I am no business executive. I know that.
Instead I am a journalist transmogrified 21 years ago into a newspaper editor (chiefly to find an outlet for my work as a journalist) and then into a newspaper publisher (to find a way to pay for my editing and reporting exploits).
So now I find myself — a journalist at heart — running a $1.something million business, managing a dozen fulltime people, two score part-time employees, and two separate newspapers with nearly 100 deadlines per year. There are vacation days and holidays to consider, a computer and E-mail system to back up and secure, a health plan, a profit-sharing plan, federal and state tax deposits, quarterly 941s and NJ-927s, and — did I mention? — a door to the west wing that doesn’t shut properly and a link to an archived article on the website that doesn’t open properly. A screw driver will fix one. Screw it for the other.
Call me an accidental executive. I’m willing to bet that I am not alone in that category. Hundreds of companies within the reach of this newspaper are headed by men and women who started out on their own, high on the horse, lance in hand, and suddenly found themselves heading up a small band of compatriots. So when the Inc. 500 issue landed in my mailbox, with the teaser about “The Psychology of Great CEOs,” the journalist in me immediately saw a first-person story and the editor in me saw a sidebar to complement Barbara Fox’s cover article on the two Princeton area Inc. 500 CEOs.

◆ **Material provided**
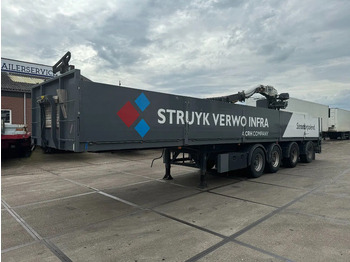 Vlakke/ Open oplegger KENNIS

◆ **Exercise set**
A: From the accidental-executive passage, reproduce word for word the part that opens with the words containing "I am no business" and closes with "for the other.".
B: In the accidental-executive passage, whose cover article is the sidebar meant to complement?

◆ **Solutions below**
A:
I am no business executive. I know that.
Instead I am a journalist transmogrified 21 years ago into a newspaper editor (chiefly to find an outlet for my work as a journalist) and then into a newspaper publisher (to find a way to pay for my editing and reporting exploits).
So now I find myself — a journalist at heart — running a $1.something million business, managing a dozen fulltime people, two score part-time employees, and two separate newspapers with nearly 100 deadlines per year. There are vacation days and holidays to consider, a computer and E-mail system to back up and secure, a health plan, a profit-sharing plan, federal and state tax deposits, quarterly 941s and NJ-927s, and — did I mention? — a door to the west wing that doesn’t shut properly and a link to an archived article on the website that doesn’t open properly. A screw driver will fix one. Screw it for the other.

B: Barbara Fox's cover article on the two Princeton area Inc. 500 CEOs.